Start RECORD EXCERPTS
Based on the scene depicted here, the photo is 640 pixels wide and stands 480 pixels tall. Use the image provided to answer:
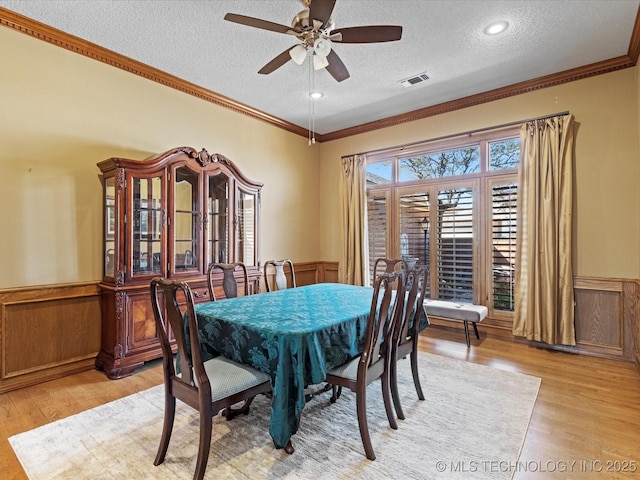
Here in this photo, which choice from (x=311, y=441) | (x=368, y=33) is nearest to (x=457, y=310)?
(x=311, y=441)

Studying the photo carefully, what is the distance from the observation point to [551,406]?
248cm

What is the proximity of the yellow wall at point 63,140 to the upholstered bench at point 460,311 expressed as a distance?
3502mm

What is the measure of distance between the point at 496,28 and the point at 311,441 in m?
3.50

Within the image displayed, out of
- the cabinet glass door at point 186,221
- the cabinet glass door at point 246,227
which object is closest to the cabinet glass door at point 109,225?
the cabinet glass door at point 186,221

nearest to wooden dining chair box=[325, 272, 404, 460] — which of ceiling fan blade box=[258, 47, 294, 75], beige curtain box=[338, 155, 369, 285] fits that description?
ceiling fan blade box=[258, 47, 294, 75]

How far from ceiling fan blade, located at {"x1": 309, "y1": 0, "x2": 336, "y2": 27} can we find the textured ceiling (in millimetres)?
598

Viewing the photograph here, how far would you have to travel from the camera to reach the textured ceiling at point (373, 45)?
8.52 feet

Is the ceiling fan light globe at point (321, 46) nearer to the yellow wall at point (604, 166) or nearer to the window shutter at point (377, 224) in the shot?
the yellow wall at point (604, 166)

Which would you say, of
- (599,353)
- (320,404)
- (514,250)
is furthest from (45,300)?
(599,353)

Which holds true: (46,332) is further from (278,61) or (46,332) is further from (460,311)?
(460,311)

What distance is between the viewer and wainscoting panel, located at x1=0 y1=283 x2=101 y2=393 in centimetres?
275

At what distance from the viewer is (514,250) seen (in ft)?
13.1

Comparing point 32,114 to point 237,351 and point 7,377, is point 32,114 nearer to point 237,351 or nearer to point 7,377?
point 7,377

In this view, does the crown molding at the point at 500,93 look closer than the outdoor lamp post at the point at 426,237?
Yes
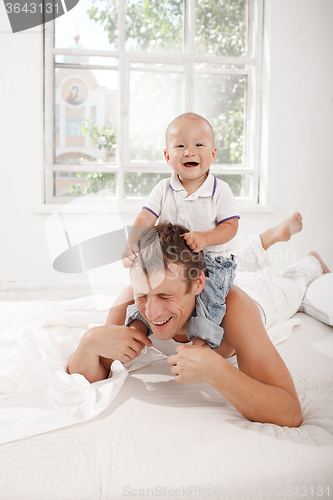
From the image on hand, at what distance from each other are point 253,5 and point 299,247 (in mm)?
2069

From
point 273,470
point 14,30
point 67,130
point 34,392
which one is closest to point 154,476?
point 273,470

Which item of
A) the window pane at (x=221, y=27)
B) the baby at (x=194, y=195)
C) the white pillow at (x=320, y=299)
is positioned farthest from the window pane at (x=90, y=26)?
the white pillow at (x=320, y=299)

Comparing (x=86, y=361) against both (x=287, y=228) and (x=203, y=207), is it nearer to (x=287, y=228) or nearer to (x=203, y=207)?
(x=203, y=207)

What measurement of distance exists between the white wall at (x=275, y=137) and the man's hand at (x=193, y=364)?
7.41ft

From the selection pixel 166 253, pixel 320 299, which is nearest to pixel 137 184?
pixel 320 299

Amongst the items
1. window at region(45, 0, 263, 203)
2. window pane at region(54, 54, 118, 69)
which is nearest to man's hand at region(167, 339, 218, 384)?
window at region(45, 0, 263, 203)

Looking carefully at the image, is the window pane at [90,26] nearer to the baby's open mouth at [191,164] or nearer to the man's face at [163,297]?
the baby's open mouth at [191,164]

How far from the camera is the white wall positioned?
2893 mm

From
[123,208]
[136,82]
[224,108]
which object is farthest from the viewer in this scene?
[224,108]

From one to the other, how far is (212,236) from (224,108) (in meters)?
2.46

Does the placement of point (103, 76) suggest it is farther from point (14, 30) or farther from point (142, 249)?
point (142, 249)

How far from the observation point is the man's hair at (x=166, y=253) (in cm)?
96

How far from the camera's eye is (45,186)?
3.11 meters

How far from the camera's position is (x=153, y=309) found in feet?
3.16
End RECORD EXCERPTS
Start RECORD EXCERPTS
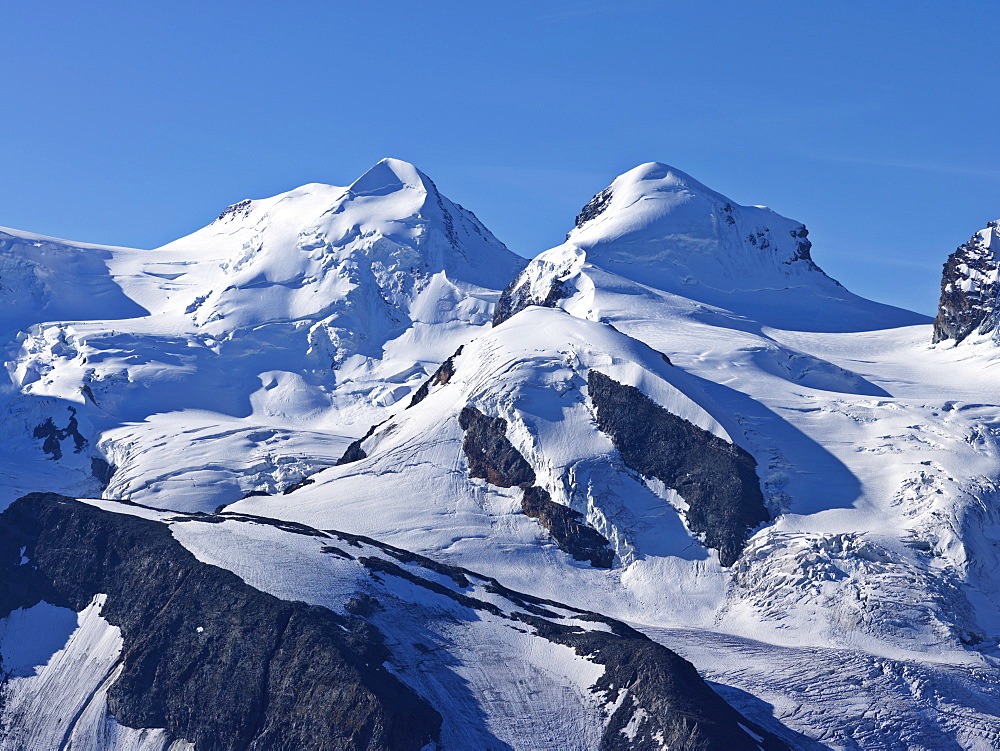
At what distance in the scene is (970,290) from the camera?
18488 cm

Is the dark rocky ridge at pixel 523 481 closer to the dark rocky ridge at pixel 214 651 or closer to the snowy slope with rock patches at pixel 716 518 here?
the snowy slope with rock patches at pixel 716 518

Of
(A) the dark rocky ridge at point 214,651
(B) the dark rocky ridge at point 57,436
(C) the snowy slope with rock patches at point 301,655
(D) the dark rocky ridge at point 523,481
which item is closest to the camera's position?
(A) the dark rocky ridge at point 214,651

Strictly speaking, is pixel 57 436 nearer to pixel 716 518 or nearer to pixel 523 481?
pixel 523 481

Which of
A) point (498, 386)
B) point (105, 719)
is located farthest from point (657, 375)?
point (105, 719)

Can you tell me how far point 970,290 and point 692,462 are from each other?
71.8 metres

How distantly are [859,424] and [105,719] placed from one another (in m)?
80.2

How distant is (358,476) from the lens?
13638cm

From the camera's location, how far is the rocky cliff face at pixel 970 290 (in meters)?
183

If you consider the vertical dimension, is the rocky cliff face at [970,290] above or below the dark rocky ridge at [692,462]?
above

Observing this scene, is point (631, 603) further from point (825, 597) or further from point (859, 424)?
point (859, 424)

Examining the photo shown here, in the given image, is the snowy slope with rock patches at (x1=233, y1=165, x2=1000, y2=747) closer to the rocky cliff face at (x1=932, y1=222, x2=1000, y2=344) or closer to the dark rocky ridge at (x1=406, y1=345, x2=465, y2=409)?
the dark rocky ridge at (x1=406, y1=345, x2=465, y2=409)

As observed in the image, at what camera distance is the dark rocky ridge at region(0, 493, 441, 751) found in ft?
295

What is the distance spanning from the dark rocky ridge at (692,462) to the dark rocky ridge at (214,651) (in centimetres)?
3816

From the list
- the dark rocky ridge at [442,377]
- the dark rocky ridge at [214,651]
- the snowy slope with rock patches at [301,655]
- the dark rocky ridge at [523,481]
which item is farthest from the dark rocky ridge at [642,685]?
End RECORD EXCERPTS
Start RECORD EXCERPTS
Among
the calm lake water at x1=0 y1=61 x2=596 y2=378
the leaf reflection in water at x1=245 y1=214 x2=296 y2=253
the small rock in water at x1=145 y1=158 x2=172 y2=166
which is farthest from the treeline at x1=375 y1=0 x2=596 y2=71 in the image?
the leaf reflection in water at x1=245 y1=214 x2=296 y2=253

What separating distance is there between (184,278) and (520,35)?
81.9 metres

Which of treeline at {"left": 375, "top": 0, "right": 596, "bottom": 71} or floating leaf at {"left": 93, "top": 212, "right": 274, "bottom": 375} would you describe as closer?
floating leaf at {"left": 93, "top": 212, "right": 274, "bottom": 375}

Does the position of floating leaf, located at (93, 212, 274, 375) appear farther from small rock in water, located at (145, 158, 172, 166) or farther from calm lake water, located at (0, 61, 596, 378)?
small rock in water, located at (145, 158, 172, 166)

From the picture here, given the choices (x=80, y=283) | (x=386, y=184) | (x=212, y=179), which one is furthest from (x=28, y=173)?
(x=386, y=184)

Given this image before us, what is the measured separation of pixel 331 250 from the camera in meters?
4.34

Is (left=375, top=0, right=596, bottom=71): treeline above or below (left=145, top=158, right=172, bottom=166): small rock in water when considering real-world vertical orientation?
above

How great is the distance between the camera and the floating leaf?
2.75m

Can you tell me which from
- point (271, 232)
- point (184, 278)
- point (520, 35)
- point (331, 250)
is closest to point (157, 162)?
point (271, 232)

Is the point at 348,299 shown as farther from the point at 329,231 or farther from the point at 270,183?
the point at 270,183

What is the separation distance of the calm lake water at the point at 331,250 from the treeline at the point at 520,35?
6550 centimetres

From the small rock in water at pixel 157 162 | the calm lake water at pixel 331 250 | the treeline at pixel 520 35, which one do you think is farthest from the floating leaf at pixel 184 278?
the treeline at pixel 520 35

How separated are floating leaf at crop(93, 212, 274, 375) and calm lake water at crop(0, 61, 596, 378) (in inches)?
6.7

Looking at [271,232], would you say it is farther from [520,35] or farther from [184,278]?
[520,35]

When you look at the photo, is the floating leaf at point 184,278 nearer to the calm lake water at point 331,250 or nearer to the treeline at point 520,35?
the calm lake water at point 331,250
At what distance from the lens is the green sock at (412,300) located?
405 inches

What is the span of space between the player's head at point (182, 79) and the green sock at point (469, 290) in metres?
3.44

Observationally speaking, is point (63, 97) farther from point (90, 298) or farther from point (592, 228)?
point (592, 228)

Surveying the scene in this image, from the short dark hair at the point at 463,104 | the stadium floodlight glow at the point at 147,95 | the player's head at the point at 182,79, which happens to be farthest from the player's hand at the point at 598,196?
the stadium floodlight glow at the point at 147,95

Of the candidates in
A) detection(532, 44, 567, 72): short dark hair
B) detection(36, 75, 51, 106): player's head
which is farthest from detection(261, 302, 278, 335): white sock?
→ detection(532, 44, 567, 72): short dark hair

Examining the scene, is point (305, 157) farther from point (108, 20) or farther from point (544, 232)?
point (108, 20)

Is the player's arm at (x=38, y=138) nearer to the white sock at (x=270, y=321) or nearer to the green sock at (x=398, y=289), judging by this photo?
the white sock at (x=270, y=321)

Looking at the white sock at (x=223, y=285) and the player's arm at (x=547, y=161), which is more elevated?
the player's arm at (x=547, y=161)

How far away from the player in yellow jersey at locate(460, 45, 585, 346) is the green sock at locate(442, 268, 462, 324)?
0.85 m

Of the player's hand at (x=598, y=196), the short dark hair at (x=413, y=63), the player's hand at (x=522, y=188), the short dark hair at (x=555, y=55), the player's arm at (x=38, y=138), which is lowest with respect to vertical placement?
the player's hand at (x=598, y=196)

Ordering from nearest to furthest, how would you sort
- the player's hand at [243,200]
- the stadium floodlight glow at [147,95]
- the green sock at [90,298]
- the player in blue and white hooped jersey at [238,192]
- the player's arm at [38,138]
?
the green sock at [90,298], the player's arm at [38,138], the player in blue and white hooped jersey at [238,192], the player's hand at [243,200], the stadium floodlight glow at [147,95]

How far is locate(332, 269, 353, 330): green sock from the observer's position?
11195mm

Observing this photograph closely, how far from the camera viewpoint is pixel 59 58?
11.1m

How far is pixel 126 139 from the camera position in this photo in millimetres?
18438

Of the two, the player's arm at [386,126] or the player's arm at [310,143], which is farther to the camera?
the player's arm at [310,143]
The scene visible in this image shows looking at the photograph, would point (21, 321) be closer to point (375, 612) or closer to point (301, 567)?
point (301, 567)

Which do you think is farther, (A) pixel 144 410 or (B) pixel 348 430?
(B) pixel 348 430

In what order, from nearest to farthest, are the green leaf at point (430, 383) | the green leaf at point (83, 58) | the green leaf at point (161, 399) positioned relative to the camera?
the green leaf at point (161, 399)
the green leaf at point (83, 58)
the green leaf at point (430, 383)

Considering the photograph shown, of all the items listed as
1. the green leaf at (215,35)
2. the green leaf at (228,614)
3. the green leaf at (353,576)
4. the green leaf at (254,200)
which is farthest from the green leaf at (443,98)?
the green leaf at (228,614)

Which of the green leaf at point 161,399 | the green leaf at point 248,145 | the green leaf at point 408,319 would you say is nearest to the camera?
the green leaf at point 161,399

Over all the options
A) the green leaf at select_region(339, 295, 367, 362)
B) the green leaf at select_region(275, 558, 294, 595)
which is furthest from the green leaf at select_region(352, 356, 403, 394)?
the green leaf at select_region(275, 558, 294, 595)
End RECORD EXCERPTS
Which lines of the records contain the string "right"? Pick out each such line in full, matching case exactly.

Which of treeline at {"left": 375, "top": 0, "right": 596, "bottom": 71} or floating leaf at {"left": 93, "top": 212, "right": 274, "bottom": 375} would you describe as closer?
floating leaf at {"left": 93, "top": 212, "right": 274, "bottom": 375}
Is (left=375, top=0, right=596, bottom=71): treeline above or below (left=145, top=158, right=172, bottom=166): small rock in water when considering real-world vertical orientation?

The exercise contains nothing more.